We made another large meal for Elders on Tuesday.  It reminds us of family dinners on Sundays except we don’t have a wonderful cooking daughter and daughters-in-law to help–I have to do EVERYTHING!!!  We miss all of you girls!  Some Elders had to eat at one time because of commitments and others couldn’t come until later so it was like a revolving door but we finally finished washing the last dish just in time to call it a day–we were tired but it was so worth it!

On Friday night we were invited to a family’s home for a farewell dinner for the Nays.  The four of us took a taxi most of the way, then met up with our translating Elders, walked a bit, and knocked at a metal gate.  We were met by one of the sisters carrying two big water jugs towards the house.  The Elders helped her carry them in and we began a wonderful night.  Inktoya (I have no idea how to spell it, of course) was scurrying around her kitchen so her twelve year-old daughter entertained us with her violin, electric keyboard, drawings, and wood carvings.  Then, we ate dinner–Inktoya had fixed an American favorite–spaghetti and meat.  It was very nice but the most delicious part was a red cabbage and pasta salad.  It was very interesting to look at but had such good flavor.  Then, dessert was a chocolate cake with whipped frosting.  I was a little uncomfortable because none of the family ate with us.  They sat on their bed and visited as we ate around a small table with little stools to sit on.  Another daughter arrived and joined us and she played the morin huren (morin means horse and a horse is always carved at the top).  The two young sisters sang “A Child’s Prayer,” in English and it was beautiful.  They were definitely sweet, lovely girls who let their mother show them off!  Inktoya had her sister helping her with dinner–as we left she was washing our dishes in a little dishpan on a stool.  There was no mention of a husband/father.  It was a beautiful evening and they were a gracious family that warmed our hearts as we took a very cold walk and bus ride back to our apartment.
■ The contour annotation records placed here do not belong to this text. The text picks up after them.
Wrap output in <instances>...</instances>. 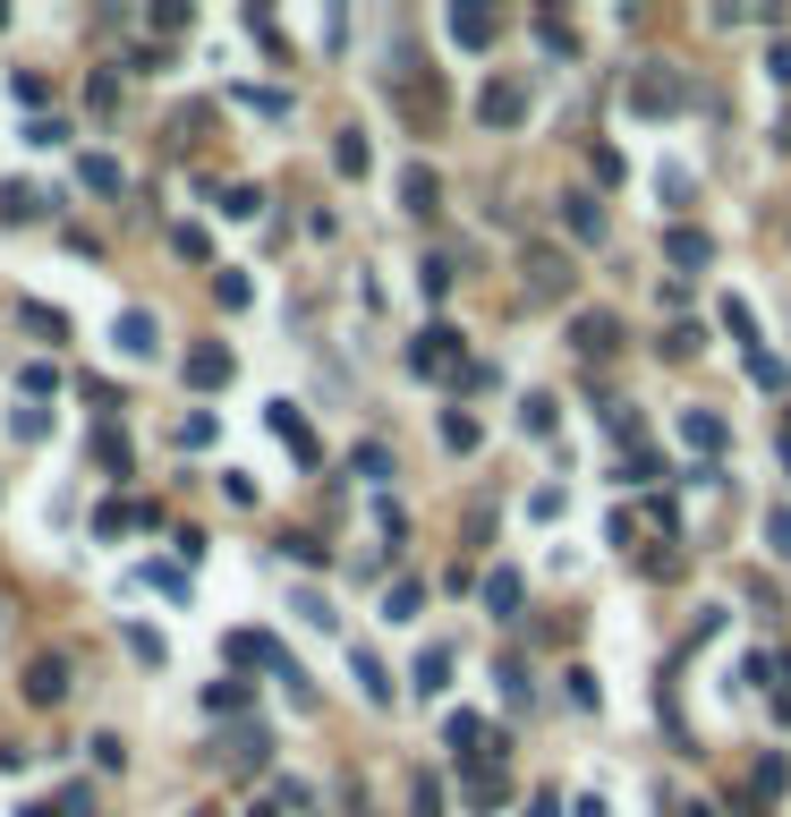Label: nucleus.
<instances>
[{
  "instance_id": "10",
  "label": "nucleus",
  "mask_w": 791,
  "mask_h": 817,
  "mask_svg": "<svg viewBox=\"0 0 791 817\" xmlns=\"http://www.w3.org/2000/svg\"><path fill=\"white\" fill-rule=\"evenodd\" d=\"M664 256H672V264H706V256H715V239H706V230H690V222H672Z\"/></svg>"
},
{
  "instance_id": "13",
  "label": "nucleus",
  "mask_w": 791,
  "mask_h": 817,
  "mask_svg": "<svg viewBox=\"0 0 791 817\" xmlns=\"http://www.w3.org/2000/svg\"><path fill=\"white\" fill-rule=\"evenodd\" d=\"M400 197H409V213H435V170L409 163V170H400Z\"/></svg>"
},
{
  "instance_id": "19",
  "label": "nucleus",
  "mask_w": 791,
  "mask_h": 817,
  "mask_svg": "<svg viewBox=\"0 0 791 817\" xmlns=\"http://www.w3.org/2000/svg\"><path fill=\"white\" fill-rule=\"evenodd\" d=\"M86 188H102V197H111V188H120V163H111V154H86Z\"/></svg>"
},
{
  "instance_id": "22",
  "label": "nucleus",
  "mask_w": 791,
  "mask_h": 817,
  "mask_svg": "<svg viewBox=\"0 0 791 817\" xmlns=\"http://www.w3.org/2000/svg\"><path fill=\"white\" fill-rule=\"evenodd\" d=\"M766 537H774V554L791 562V503H774V511H766Z\"/></svg>"
},
{
  "instance_id": "4",
  "label": "nucleus",
  "mask_w": 791,
  "mask_h": 817,
  "mask_svg": "<svg viewBox=\"0 0 791 817\" xmlns=\"http://www.w3.org/2000/svg\"><path fill=\"white\" fill-rule=\"evenodd\" d=\"M519 111H528V95H519V86H485V95H476V120H485V129H510Z\"/></svg>"
},
{
  "instance_id": "17",
  "label": "nucleus",
  "mask_w": 791,
  "mask_h": 817,
  "mask_svg": "<svg viewBox=\"0 0 791 817\" xmlns=\"http://www.w3.org/2000/svg\"><path fill=\"white\" fill-rule=\"evenodd\" d=\"M656 197H664V205H690V170L664 163V170H656Z\"/></svg>"
},
{
  "instance_id": "5",
  "label": "nucleus",
  "mask_w": 791,
  "mask_h": 817,
  "mask_svg": "<svg viewBox=\"0 0 791 817\" xmlns=\"http://www.w3.org/2000/svg\"><path fill=\"white\" fill-rule=\"evenodd\" d=\"M570 341H579L587 358H613V350H622V324H613V316H579V324H570Z\"/></svg>"
},
{
  "instance_id": "21",
  "label": "nucleus",
  "mask_w": 791,
  "mask_h": 817,
  "mask_svg": "<svg viewBox=\"0 0 791 817\" xmlns=\"http://www.w3.org/2000/svg\"><path fill=\"white\" fill-rule=\"evenodd\" d=\"M417 596H426V588H417V579H400V588L383 596V614H392V621H409V614H417Z\"/></svg>"
},
{
  "instance_id": "9",
  "label": "nucleus",
  "mask_w": 791,
  "mask_h": 817,
  "mask_svg": "<svg viewBox=\"0 0 791 817\" xmlns=\"http://www.w3.org/2000/svg\"><path fill=\"white\" fill-rule=\"evenodd\" d=\"M273 434H282V443H289L298 460H316V434H307V418H298L289 400H273Z\"/></svg>"
},
{
  "instance_id": "6",
  "label": "nucleus",
  "mask_w": 791,
  "mask_h": 817,
  "mask_svg": "<svg viewBox=\"0 0 791 817\" xmlns=\"http://www.w3.org/2000/svg\"><path fill=\"white\" fill-rule=\"evenodd\" d=\"M681 443H690V452H706V460H715V452H724V443H732V434H724V418H706V409H681Z\"/></svg>"
},
{
  "instance_id": "1",
  "label": "nucleus",
  "mask_w": 791,
  "mask_h": 817,
  "mask_svg": "<svg viewBox=\"0 0 791 817\" xmlns=\"http://www.w3.org/2000/svg\"><path fill=\"white\" fill-rule=\"evenodd\" d=\"M630 111H647V120H672V111H690V86H681V68H630Z\"/></svg>"
},
{
  "instance_id": "18",
  "label": "nucleus",
  "mask_w": 791,
  "mask_h": 817,
  "mask_svg": "<svg viewBox=\"0 0 791 817\" xmlns=\"http://www.w3.org/2000/svg\"><path fill=\"white\" fill-rule=\"evenodd\" d=\"M443 443H451V452H476V418H469V409H451V418H443Z\"/></svg>"
},
{
  "instance_id": "24",
  "label": "nucleus",
  "mask_w": 791,
  "mask_h": 817,
  "mask_svg": "<svg viewBox=\"0 0 791 817\" xmlns=\"http://www.w3.org/2000/svg\"><path fill=\"white\" fill-rule=\"evenodd\" d=\"M417 817H443V784H417Z\"/></svg>"
},
{
  "instance_id": "23",
  "label": "nucleus",
  "mask_w": 791,
  "mask_h": 817,
  "mask_svg": "<svg viewBox=\"0 0 791 817\" xmlns=\"http://www.w3.org/2000/svg\"><path fill=\"white\" fill-rule=\"evenodd\" d=\"M766 77H774V86H791V43H774V52H766Z\"/></svg>"
},
{
  "instance_id": "11",
  "label": "nucleus",
  "mask_w": 791,
  "mask_h": 817,
  "mask_svg": "<svg viewBox=\"0 0 791 817\" xmlns=\"http://www.w3.org/2000/svg\"><path fill=\"white\" fill-rule=\"evenodd\" d=\"M188 384H196V393L230 384V350H188Z\"/></svg>"
},
{
  "instance_id": "16",
  "label": "nucleus",
  "mask_w": 791,
  "mask_h": 817,
  "mask_svg": "<svg viewBox=\"0 0 791 817\" xmlns=\"http://www.w3.org/2000/svg\"><path fill=\"white\" fill-rule=\"evenodd\" d=\"M443 673H451V655H443V648H426V655H417V689H426V698L443 689Z\"/></svg>"
},
{
  "instance_id": "14",
  "label": "nucleus",
  "mask_w": 791,
  "mask_h": 817,
  "mask_svg": "<svg viewBox=\"0 0 791 817\" xmlns=\"http://www.w3.org/2000/svg\"><path fill=\"white\" fill-rule=\"evenodd\" d=\"M485 614H519V571H494V579H485Z\"/></svg>"
},
{
  "instance_id": "15",
  "label": "nucleus",
  "mask_w": 791,
  "mask_h": 817,
  "mask_svg": "<svg viewBox=\"0 0 791 817\" xmlns=\"http://www.w3.org/2000/svg\"><path fill=\"white\" fill-rule=\"evenodd\" d=\"M349 673H358V689H366V698H392V682H383V664H375V655H366V648L349 655Z\"/></svg>"
},
{
  "instance_id": "7",
  "label": "nucleus",
  "mask_w": 791,
  "mask_h": 817,
  "mask_svg": "<svg viewBox=\"0 0 791 817\" xmlns=\"http://www.w3.org/2000/svg\"><path fill=\"white\" fill-rule=\"evenodd\" d=\"M562 222H570V239H587V247H596L604 230H613V222H604V205H596V197H562Z\"/></svg>"
},
{
  "instance_id": "12",
  "label": "nucleus",
  "mask_w": 791,
  "mask_h": 817,
  "mask_svg": "<svg viewBox=\"0 0 791 817\" xmlns=\"http://www.w3.org/2000/svg\"><path fill=\"white\" fill-rule=\"evenodd\" d=\"M120 350H128V358H154V316H145V307L120 316Z\"/></svg>"
},
{
  "instance_id": "3",
  "label": "nucleus",
  "mask_w": 791,
  "mask_h": 817,
  "mask_svg": "<svg viewBox=\"0 0 791 817\" xmlns=\"http://www.w3.org/2000/svg\"><path fill=\"white\" fill-rule=\"evenodd\" d=\"M451 43H460V52H485V43H494V9L460 0V9H451Z\"/></svg>"
},
{
  "instance_id": "8",
  "label": "nucleus",
  "mask_w": 791,
  "mask_h": 817,
  "mask_svg": "<svg viewBox=\"0 0 791 817\" xmlns=\"http://www.w3.org/2000/svg\"><path fill=\"white\" fill-rule=\"evenodd\" d=\"M26 698H43V707H61V698H68V664H61V655H43V664L26 673Z\"/></svg>"
},
{
  "instance_id": "2",
  "label": "nucleus",
  "mask_w": 791,
  "mask_h": 817,
  "mask_svg": "<svg viewBox=\"0 0 791 817\" xmlns=\"http://www.w3.org/2000/svg\"><path fill=\"white\" fill-rule=\"evenodd\" d=\"M409 366H417V375H451V366H460V332H451V324H426V341L409 350Z\"/></svg>"
},
{
  "instance_id": "20",
  "label": "nucleus",
  "mask_w": 791,
  "mask_h": 817,
  "mask_svg": "<svg viewBox=\"0 0 791 817\" xmlns=\"http://www.w3.org/2000/svg\"><path fill=\"white\" fill-rule=\"evenodd\" d=\"M205 707H213V716H230V707H248V682H213V689H205Z\"/></svg>"
}]
</instances>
So…we are blessed to see these wonderful people live such a simple life and have such giving hearts.  Before we arrived in Mongolia we had the impression that these people must be simple people in a third-world country that weren’t very civilized…our opinions have changed greatly!  They are part of a growing country–very civilized, family oriented, fashion conscious, education oriented, and truth-seeking  To experience a simple life free from so many extras that seem to be necessities in America is quite a thing to see.  We know it all seems so important but these people are so giving of simple things and you can be sure that it’s their best.  We love our life back home and know that we will return to it but we will always have wonderful thoughts of these people who can do so much with so little.  We are grateful that the Gospel is in Mongolia to bring these people the truth and see them incorporate it into their lives.  They love the Gospel and we are learning to love it in a new way by the example they set for us.  We know that our Heavenly Father’s plan for all of us is to return and live with Him–this includes all the people of the world.  What a wonderful thought!!!

Please appreciate the simple things with your families and take care of one another.  We are blessed to have all of you in our lives.